- Objective
Exactly reproduce the lines from the line bearing "From the camera position, how" through the end of the listing, inclusive of both; pictures are to be omitted.
^^^^^^^^^^^^^^^^
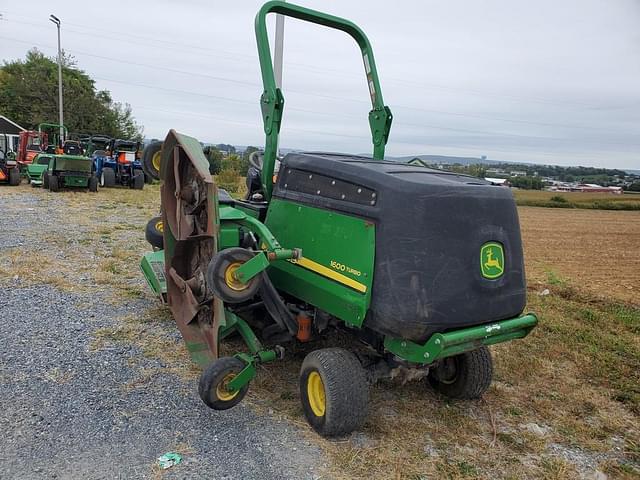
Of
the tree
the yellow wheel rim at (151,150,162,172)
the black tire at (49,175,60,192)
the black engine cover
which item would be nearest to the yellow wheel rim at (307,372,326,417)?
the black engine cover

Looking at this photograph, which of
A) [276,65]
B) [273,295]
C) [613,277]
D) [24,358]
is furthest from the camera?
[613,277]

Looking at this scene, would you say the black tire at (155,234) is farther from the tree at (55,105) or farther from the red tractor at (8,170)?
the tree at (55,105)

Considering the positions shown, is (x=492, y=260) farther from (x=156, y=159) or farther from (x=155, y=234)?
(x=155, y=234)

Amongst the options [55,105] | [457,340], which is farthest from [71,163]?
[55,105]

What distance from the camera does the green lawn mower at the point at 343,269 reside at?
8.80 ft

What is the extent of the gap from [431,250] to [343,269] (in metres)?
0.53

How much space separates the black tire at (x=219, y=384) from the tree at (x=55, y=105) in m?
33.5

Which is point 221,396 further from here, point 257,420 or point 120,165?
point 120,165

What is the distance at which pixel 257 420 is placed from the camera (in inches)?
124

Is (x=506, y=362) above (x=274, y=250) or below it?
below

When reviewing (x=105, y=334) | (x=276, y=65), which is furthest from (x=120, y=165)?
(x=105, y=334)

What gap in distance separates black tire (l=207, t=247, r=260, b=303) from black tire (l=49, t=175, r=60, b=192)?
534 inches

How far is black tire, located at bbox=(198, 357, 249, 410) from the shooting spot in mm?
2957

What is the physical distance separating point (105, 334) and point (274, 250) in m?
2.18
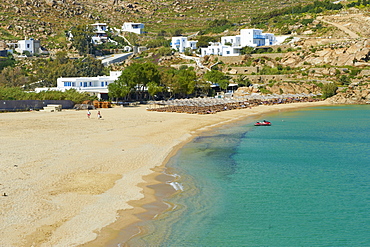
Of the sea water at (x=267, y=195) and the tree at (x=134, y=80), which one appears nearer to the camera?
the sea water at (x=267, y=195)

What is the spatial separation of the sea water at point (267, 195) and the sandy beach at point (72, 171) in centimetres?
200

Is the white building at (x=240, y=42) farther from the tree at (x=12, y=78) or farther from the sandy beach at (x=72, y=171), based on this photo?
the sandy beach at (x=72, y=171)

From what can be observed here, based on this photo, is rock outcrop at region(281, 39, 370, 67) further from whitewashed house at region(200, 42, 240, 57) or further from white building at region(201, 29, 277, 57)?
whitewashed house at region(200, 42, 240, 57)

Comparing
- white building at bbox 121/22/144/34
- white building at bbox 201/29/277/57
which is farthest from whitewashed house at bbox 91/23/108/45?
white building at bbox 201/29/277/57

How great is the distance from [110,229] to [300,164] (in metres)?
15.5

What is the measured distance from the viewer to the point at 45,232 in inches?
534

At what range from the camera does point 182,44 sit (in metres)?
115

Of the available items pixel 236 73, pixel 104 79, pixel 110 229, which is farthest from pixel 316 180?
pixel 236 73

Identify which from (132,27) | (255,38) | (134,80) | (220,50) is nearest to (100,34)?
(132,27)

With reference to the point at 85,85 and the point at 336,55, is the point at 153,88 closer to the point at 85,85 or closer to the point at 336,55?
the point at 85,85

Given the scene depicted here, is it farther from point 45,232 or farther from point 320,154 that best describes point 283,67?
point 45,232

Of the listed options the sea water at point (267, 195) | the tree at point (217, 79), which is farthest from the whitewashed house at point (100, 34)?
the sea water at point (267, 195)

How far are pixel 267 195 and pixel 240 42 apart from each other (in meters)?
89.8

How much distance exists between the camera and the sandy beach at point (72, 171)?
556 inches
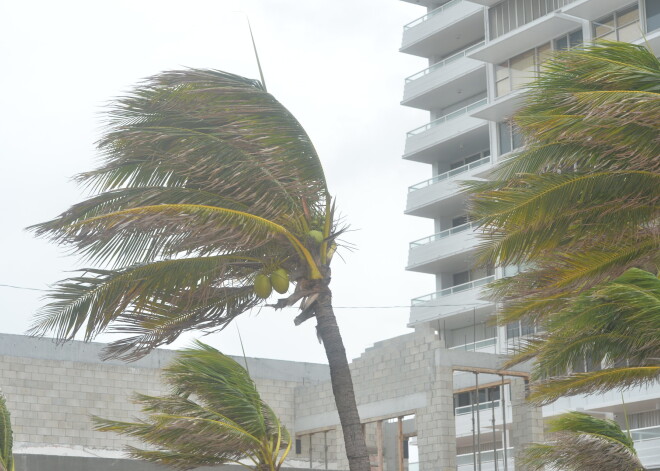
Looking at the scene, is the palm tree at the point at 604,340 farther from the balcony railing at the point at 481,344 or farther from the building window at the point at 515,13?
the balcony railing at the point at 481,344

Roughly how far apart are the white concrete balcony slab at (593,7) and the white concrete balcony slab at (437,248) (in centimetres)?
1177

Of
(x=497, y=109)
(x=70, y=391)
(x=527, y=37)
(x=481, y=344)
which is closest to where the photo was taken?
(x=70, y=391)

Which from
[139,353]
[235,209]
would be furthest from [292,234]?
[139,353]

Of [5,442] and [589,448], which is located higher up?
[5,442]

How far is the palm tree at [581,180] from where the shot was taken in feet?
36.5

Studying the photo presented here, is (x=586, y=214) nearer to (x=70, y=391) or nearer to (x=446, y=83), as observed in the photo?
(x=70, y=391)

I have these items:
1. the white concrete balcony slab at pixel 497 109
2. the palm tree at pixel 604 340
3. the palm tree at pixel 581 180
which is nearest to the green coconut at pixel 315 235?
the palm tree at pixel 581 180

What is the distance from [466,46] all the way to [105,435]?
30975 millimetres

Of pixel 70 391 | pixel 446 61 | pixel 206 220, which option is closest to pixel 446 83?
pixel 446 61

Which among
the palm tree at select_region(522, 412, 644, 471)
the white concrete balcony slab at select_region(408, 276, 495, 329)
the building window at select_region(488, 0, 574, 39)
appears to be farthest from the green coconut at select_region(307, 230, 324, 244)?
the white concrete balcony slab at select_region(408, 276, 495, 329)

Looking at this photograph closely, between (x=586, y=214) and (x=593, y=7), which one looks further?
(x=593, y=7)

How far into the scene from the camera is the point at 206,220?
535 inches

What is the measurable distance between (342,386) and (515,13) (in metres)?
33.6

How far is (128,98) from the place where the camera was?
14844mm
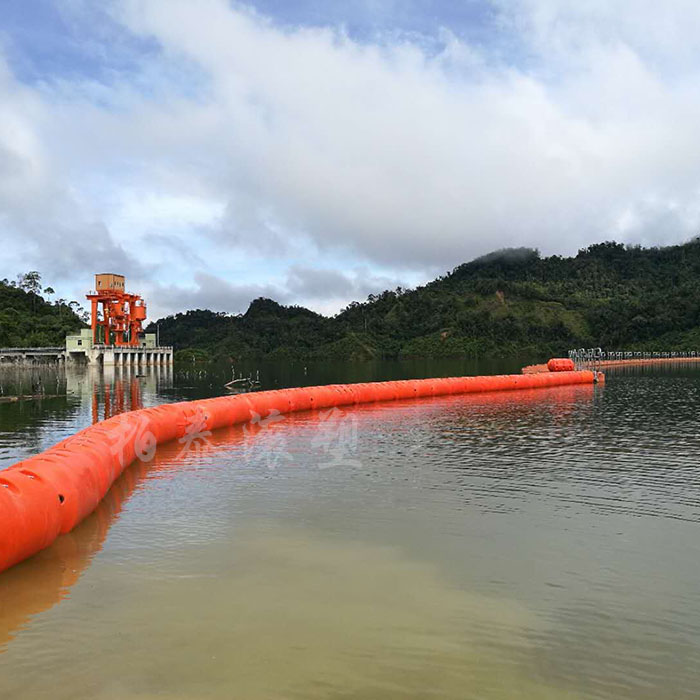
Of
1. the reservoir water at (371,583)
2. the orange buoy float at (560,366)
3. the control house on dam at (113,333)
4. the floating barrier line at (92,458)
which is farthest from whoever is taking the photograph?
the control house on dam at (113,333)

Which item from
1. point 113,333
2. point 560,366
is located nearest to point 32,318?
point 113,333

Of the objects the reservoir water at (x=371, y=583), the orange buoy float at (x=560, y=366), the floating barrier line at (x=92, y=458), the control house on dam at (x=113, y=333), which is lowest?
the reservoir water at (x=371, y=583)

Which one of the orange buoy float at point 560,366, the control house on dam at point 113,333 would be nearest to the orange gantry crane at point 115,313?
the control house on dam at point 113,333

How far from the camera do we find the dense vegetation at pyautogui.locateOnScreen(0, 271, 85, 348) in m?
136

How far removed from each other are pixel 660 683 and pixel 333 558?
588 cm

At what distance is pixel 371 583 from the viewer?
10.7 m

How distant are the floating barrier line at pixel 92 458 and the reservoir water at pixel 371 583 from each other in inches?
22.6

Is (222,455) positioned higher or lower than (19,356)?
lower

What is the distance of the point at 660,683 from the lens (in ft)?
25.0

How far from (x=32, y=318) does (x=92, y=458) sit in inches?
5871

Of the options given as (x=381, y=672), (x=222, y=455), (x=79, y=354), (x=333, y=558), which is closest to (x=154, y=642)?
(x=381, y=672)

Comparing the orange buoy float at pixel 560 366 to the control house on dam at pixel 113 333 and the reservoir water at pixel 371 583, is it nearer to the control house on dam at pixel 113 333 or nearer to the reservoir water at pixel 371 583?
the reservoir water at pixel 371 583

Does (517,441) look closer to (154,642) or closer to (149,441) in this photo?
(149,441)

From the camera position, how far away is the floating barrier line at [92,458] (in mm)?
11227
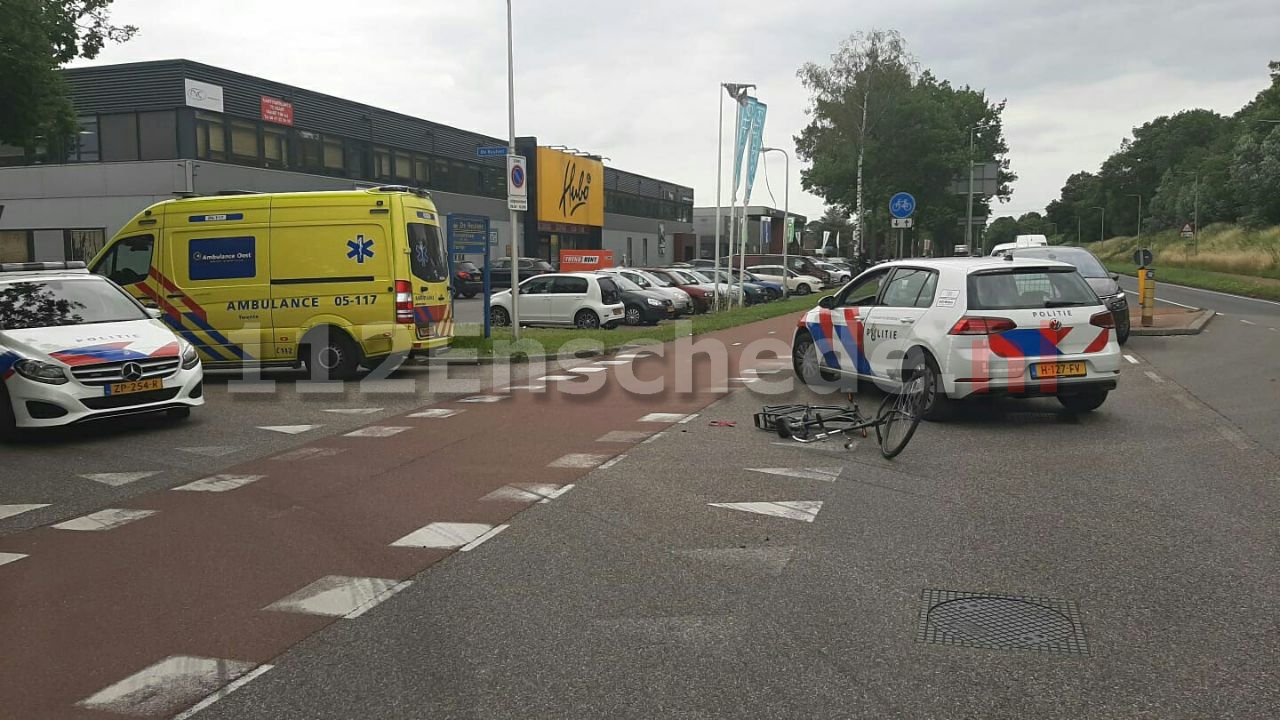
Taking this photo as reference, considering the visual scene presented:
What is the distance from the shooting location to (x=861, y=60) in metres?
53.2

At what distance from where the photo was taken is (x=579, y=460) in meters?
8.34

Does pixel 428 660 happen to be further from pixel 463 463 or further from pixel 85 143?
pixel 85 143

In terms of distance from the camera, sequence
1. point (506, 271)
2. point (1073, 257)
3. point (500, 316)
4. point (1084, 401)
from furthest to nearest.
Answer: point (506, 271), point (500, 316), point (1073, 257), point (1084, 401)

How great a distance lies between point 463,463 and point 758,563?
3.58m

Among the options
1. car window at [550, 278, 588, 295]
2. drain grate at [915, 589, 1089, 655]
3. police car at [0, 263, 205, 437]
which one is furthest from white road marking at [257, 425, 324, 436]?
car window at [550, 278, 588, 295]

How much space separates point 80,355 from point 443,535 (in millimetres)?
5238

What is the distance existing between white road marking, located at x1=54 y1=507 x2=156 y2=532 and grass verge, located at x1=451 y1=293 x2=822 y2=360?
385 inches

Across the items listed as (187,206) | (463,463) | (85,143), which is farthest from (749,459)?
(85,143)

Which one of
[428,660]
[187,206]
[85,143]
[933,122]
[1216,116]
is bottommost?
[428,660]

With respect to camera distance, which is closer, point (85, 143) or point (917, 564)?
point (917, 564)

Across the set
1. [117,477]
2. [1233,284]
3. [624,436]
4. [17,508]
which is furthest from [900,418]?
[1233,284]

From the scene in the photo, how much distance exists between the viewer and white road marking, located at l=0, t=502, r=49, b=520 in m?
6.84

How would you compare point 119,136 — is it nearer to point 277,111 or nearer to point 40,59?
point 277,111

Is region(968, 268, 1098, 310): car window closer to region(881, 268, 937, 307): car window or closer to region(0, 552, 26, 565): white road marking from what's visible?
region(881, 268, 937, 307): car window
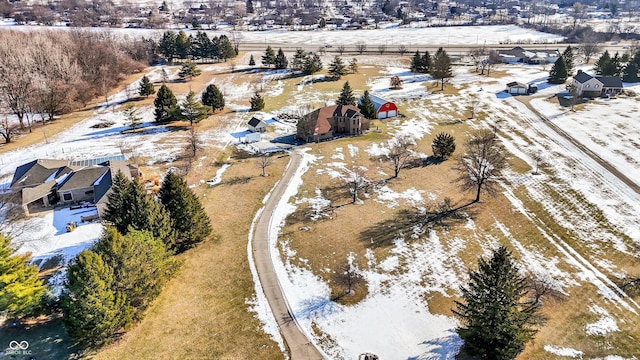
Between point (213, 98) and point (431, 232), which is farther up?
^^^^^^^^^^^^^^^^
- Output for this exercise
From the camera position, how far away is the floating barrier line at [92,458] (in mm)?
11227
Taking this photo as reference, considering the visual scene presented:
What is the distance from the shooting location to (x=861, y=60) in metres?
53.2

At what distance from where the photo was taken is (x=579, y=460) in meters?
8.34

Does pixel 428 660 happen to be further from pixel 463 463 or further from pixel 85 143?
pixel 85 143

In terms of distance from the camera, sequence
1. point (506, 271)
2. point (1073, 257)
3. point (500, 316)
4. point (1084, 401)
from furthest to nearest.
Answer: point (506, 271), point (500, 316), point (1073, 257), point (1084, 401)

How great a distance lies between point 463,463 and point 758,563?
3.58m

Among the options
1. car window at [550, 278, 588, 295]
2. drain grate at [915, 589, 1089, 655]
3. police car at [0, 263, 205, 437]
which one is furthest from white road marking at [257, 425, 324, 436]?
car window at [550, 278, 588, 295]

How much space separates point 80,355 from point 443,535 (in millimetres)?
5238

What is the distance existing between white road marking, located at x1=54 y1=507 x2=156 y2=532 and grass verge, located at x1=451 y1=293 x2=822 y2=360?
385 inches

Across the items listed as (187,206) | (463,463) | (85,143), which is farthest from (749,459)?
(85,143)

Which one of
[428,660]
[187,206]
[85,143]
[933,122]
[1216,116]
is bottommost?
[428,660]

With respect to camera distance, which is closer, point (85, 143) or point (917, 564)?
point (917, 564)

Across the set
1. [117,477]
2. [1233,284]
3. [624,436]
4. [17,508]
which is furthest from [900,418]?
[1233,284]

From the scene in the photo, how much distance exists between the viewer and white road marking, located at l=0, t=502, r=49, b=520 in m?
6.84

How would you compare point 119,136 — is it nearer to point 277,111 or nearer to point 40,59?
point 277,111

Is region(968, 268, 1098, 310): car window closer to region(881, 268, 937, 307): car window or closer to region(0, 552, 26, 565): white road marking from what's visible?
region(881, 268, 937, 307): car window
Between point (213, 98) and point (431, 232), which is farther up?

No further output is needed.